In this research, semi-multi-alloyed white cast irons with − 0.68 to + 0.53%Cbal were prepared by varying Cr content from 3 to 9% under the fixed values of 2%Mo, 1%W and 5%V. After annealing, the test specimens were hardened by fan air from 1050 and 1100 °C austenitizing. The tempering was carried out at 50 °C interval between 400 °C and 600 °C. Then, the effect of carbon balance (Cbal) value on the variation of hardness, volume fraction of retained austenite (Vγ) and the degree of secondary hardening (ΔHs) was clarified. The obtained results are summarized as follows;

As-hardened State

  1. 1.

    When the Cbal value increased from − 0.68 to − 0.01%, the hardness rose greatly. When the Cbal value got over − 0.01%, the hardness decreased gradually. The hardness in case of hardening from 1050 °C was greater than that of hardening from 1100 °C. The micro-hardness showed similar behavior to the macro-hardness.

  2. 2.

    As the Cbal value rose, the Vγ increased progressively regardless of austenitizing temperature. At the same Cbal, the Vγ was greater in the case of higher austenitizing temperature.

  3. 3.

    The macro-hardness and micro-hardness increased greatly to the maximum value at 12%Vγ and subsequently decreased gradually as the Vγ rose.

Tempered State

  1. 1.

    The hardness curve showed an evident secondary hardening due to precipitation of fine secondary carbides during holding and the transformation of retained austenite to martensite during post-cooling.

  2. 2.

    Regardless of Cbal value, the maximum tempered macro-hardness (HTmax) was obtained at 500 °C tempering in hardening from 1050 and 550 °C tempering in hardening from 1100 °C austenitizing.
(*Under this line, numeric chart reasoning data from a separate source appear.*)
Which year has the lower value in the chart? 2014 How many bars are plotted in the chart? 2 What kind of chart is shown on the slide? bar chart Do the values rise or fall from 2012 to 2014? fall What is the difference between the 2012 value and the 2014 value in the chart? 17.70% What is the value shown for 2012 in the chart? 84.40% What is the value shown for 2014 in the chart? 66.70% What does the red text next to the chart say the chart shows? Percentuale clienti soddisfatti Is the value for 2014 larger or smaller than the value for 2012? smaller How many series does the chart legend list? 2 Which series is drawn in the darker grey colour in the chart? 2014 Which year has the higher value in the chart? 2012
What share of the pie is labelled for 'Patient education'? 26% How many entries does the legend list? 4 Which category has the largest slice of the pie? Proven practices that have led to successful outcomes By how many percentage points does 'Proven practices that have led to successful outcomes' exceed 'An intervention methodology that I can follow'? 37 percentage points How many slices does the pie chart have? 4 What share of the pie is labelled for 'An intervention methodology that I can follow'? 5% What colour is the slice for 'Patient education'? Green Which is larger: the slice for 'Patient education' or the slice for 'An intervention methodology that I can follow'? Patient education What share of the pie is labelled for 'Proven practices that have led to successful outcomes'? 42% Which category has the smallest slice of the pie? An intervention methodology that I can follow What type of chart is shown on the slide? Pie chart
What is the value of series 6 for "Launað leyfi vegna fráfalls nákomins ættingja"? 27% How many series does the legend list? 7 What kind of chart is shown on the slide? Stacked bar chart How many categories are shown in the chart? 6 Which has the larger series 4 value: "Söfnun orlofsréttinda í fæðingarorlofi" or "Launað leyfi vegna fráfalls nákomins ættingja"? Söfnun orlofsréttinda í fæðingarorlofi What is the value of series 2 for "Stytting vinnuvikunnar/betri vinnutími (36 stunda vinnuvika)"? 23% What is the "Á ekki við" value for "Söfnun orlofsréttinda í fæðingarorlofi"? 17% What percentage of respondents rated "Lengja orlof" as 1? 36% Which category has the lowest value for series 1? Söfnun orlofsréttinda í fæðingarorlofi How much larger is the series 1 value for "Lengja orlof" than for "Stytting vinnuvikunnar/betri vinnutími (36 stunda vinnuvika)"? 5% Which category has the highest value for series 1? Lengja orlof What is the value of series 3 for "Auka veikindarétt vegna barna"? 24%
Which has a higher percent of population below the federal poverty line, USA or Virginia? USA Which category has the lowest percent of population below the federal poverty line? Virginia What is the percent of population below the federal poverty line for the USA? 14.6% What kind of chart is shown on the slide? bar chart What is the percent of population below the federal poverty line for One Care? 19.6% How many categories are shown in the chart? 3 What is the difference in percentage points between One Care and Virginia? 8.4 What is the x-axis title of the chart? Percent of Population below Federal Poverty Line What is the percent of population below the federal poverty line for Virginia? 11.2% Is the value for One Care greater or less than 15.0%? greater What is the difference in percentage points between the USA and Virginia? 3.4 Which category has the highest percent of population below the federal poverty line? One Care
When Cbal of specimen near 0%, the highest values of HTmax, 830HV30 in 1050 °C and 862 HV30 in 1100 °C hardening, were obtained.

  3. 3.

    In each specimen, the Vγ value tended to decrease as the tempering temperature increased. The Vγ value reduced greatly in tempering from 450 to 550 °C. The Vγ values at HTmax ranged from 2 to 14%.

  4. 4.

    The tempered hardness increased to the maximum value at about 2%Vγ and over 2%Vγ; it decreased gradually as the Vγ increased. At the Vγ value less than 2%, the macro-hardness and micro-hardness scattered broadly.

  5. 5.

    Up to the Cbal near 0%, the maximum tempered micro-hardness (HTmax-M) value increased remarkably and then decreased in a small rate as the Cbal rose. The relation of Cbal versus HTmax-M was similar in both cases of hardening from 1050 and 1100 °C.

  6. 6.

    The 10–50%Vγ in as-hardened state was necessary to obtain the hardness over 800 HV30 and 750 HV0.1 by tempering.

  7. 7.

    The degree of secondary hardening (ΔHs) was closely related through Vγ in as-hardened state to the Cbal value, and it increased with an increase in the Cbal value. The ΔHs was larger in the specimens hardened from higher austenitizing temperature.

  8. 8.

    The Cbal value near 0% was adequate to maintain the Vγ value necessary to obtain the maximum hardness by tempering.